--- YOUR ASSIGNMENT ---
Look through the listing below and report the lines that have the word "footer" in them.

——————

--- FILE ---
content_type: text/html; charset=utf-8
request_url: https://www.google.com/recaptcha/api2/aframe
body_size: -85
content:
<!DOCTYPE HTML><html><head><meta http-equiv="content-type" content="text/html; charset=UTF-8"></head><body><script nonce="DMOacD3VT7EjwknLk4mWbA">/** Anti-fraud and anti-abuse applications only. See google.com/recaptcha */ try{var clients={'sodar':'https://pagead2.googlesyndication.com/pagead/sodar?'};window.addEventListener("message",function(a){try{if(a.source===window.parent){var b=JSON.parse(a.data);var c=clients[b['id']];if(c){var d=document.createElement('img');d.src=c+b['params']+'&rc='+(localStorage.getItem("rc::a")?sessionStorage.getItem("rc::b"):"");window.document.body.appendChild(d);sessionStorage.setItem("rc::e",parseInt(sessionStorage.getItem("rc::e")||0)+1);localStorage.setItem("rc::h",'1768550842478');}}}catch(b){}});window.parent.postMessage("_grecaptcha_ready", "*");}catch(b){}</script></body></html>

——————

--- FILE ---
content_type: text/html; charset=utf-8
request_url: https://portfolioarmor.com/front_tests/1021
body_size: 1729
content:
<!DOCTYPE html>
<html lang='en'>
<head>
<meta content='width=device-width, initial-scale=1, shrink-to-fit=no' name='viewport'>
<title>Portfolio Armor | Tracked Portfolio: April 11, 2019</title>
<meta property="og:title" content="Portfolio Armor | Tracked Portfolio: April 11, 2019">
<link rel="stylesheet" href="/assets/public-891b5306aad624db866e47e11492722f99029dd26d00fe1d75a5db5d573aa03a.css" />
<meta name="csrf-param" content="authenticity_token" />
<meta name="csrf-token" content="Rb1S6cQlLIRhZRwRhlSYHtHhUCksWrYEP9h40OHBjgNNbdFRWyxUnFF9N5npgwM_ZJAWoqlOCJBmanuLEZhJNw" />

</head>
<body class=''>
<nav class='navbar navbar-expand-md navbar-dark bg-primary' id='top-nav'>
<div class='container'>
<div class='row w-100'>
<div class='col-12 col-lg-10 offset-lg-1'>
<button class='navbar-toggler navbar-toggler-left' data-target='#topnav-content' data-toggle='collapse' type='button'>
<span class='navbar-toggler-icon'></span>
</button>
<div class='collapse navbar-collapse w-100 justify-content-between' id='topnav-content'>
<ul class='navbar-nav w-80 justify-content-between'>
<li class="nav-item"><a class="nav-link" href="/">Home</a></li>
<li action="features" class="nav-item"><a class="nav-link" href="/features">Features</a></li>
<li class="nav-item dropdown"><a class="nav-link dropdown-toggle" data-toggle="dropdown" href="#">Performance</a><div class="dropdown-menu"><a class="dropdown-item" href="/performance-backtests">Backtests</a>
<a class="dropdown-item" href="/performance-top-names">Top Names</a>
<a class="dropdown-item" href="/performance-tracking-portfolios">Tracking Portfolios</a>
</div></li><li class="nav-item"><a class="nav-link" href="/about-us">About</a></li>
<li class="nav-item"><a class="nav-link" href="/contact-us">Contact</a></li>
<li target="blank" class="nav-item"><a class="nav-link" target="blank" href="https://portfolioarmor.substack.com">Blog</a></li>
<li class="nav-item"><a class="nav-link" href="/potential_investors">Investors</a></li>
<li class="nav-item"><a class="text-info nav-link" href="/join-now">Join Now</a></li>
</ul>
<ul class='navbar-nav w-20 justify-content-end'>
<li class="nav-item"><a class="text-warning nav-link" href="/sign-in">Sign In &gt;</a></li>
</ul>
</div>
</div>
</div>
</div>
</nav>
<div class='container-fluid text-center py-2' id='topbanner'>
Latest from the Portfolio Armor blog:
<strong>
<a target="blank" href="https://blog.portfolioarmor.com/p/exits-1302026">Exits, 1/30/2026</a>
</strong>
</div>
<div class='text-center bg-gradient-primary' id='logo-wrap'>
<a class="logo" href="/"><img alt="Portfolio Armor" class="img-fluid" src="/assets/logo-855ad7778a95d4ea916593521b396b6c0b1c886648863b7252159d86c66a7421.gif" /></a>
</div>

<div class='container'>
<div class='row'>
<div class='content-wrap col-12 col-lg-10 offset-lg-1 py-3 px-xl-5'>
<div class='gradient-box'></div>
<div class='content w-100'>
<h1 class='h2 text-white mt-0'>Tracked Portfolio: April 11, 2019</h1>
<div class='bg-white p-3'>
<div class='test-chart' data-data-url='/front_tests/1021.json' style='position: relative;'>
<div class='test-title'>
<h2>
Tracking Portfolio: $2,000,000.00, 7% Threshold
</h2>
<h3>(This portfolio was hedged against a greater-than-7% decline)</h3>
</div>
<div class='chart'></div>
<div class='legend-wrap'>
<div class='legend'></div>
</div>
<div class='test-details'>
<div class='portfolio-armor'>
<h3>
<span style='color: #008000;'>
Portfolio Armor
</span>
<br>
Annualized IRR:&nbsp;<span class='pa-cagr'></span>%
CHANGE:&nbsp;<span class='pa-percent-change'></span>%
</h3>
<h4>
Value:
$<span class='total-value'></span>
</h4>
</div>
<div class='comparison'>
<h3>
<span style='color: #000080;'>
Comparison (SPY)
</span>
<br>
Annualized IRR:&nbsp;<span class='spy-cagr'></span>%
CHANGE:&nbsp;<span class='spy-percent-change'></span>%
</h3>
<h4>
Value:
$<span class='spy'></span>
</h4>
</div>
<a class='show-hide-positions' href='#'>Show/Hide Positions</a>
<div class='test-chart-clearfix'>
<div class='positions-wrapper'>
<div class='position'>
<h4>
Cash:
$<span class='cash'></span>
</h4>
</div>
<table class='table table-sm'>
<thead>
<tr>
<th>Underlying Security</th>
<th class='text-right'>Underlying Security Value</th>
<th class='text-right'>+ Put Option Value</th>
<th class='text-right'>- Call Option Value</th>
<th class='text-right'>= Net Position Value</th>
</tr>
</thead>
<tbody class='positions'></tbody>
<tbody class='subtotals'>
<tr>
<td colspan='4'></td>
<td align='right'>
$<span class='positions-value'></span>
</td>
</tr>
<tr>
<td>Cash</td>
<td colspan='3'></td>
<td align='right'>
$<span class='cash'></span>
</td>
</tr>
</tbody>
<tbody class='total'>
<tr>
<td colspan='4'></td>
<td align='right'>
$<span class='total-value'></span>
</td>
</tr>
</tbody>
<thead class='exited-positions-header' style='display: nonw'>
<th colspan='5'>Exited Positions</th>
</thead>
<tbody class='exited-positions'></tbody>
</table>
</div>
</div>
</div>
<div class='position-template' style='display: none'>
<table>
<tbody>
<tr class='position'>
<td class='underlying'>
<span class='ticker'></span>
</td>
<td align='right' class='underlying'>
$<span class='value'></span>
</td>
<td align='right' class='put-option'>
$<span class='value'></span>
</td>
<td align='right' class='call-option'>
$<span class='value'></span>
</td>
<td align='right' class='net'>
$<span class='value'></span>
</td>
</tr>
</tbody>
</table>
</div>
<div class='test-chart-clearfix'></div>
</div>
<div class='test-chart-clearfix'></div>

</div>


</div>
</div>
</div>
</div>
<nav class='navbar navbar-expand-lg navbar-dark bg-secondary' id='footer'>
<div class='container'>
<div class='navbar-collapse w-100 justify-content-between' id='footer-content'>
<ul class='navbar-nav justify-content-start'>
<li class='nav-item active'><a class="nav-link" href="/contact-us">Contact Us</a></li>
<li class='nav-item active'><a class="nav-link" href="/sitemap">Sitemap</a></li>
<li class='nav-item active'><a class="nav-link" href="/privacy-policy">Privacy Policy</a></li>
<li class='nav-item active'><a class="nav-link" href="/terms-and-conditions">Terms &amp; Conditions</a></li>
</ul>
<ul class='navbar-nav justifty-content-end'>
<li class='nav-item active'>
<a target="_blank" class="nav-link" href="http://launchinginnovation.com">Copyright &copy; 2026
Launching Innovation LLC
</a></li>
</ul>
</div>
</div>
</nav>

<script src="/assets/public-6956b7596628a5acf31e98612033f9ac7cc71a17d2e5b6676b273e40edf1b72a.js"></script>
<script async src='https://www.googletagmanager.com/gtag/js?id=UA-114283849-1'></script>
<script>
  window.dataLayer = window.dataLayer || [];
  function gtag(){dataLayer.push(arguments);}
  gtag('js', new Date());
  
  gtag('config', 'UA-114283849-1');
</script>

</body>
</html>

——————

--- REPLY ---
<nav class='navbar navbar-expand-lg navbar-dark bg-secondary' id='footer'>
<div class='navbar-collapse w-100 justify-content-between' id='footer-content'>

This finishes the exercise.